Data entries:
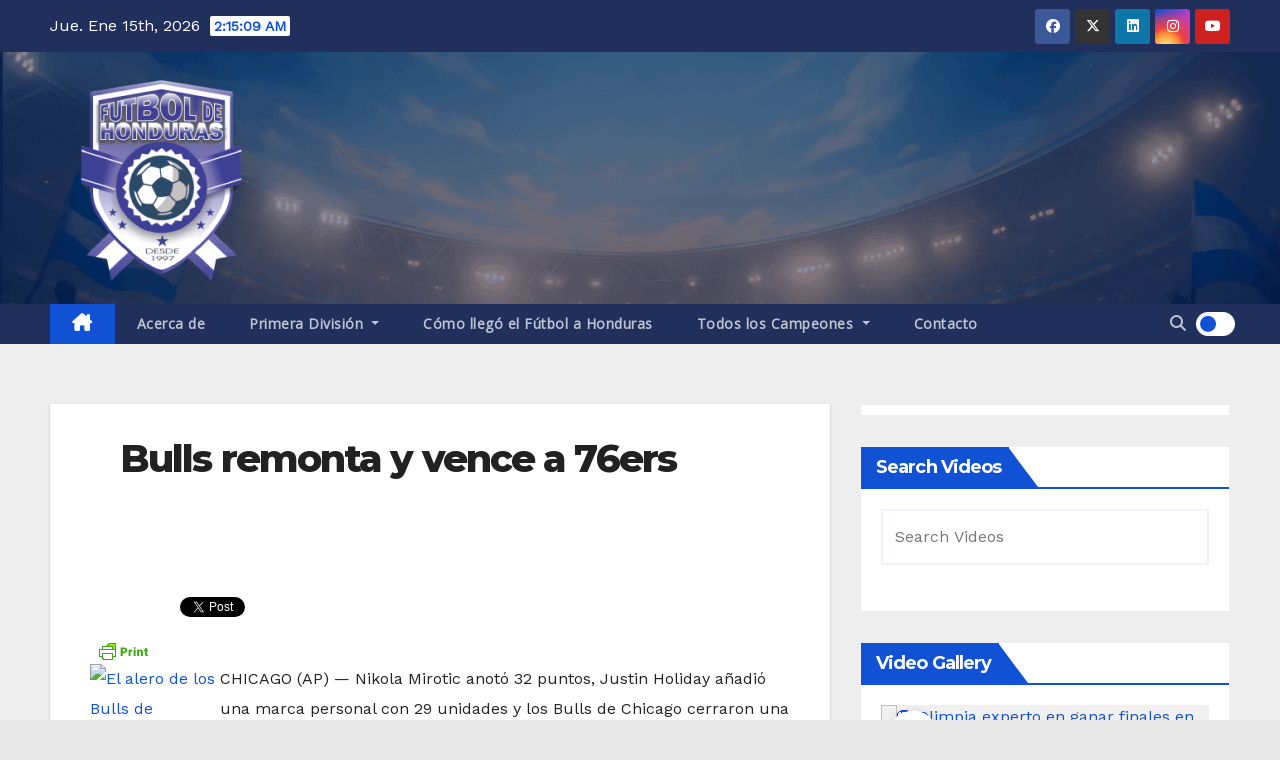

--- FILE ---
content_type: text/html; charset=utf-8
request_url: https://www.google.com/recaptcha/api2/aframe
body_size: 266
content:
<!DOCTYPE HTML><html><head><meta http-equiv="content-type" content="text/html; charset=UTF-8"></head><body><script nonce="gqqvIPlXtYesqT-h1XyJoQ">/** Anti-fraud and anti-abuse applications only. See google.com/recaptcha */ try{var clients={'sodar':'https://pagead2.googlesyndication.com/pagead/sodar?'};window.addEventListener("message",function(a){try{if(a.source===window.parent){var b=JSON.parse(a.data);var c=clients[b['id']];if(c){var d=document.createElement('img');d.src=c+b['params']+'&rc='+(localStorage.getItem("rc::a")?sessionStorage.getItem("rc::b"):"");window.document.body.appendChild(d);sessionStorage.setItem("rc::e",parseInt(sessionStorage.getItem("rc::e")||0)+1);localStorage.setItem("rc::h",'1768529708227');}}}catch(b){}});window.parent.postMessage("_grecaptcha_ready", "*");}catch(b){}</script></body></html>

--- FILE ---
content_type: text/css
request_url: https://hondurasfutbol.com/wp-content/plugins/sportspress-pro/includes/sportspress-twitter/css/sportspress-twitter.css?ver=2.1.2
body_size: 160
content:
.sp-template-tweets .twitter-timeline {
	max-width: 100% !important;
	width: 100% !important;
}

.sp-template-tweets-dark-theme iframe {
	background: #292F33;
}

**DIRECTIONS FOR THIS TASK:**
Once every line above has been checked for the string "tweets", give the number of matching lines and nothing more.

**OUTPUT FOR THIS TASK:**
2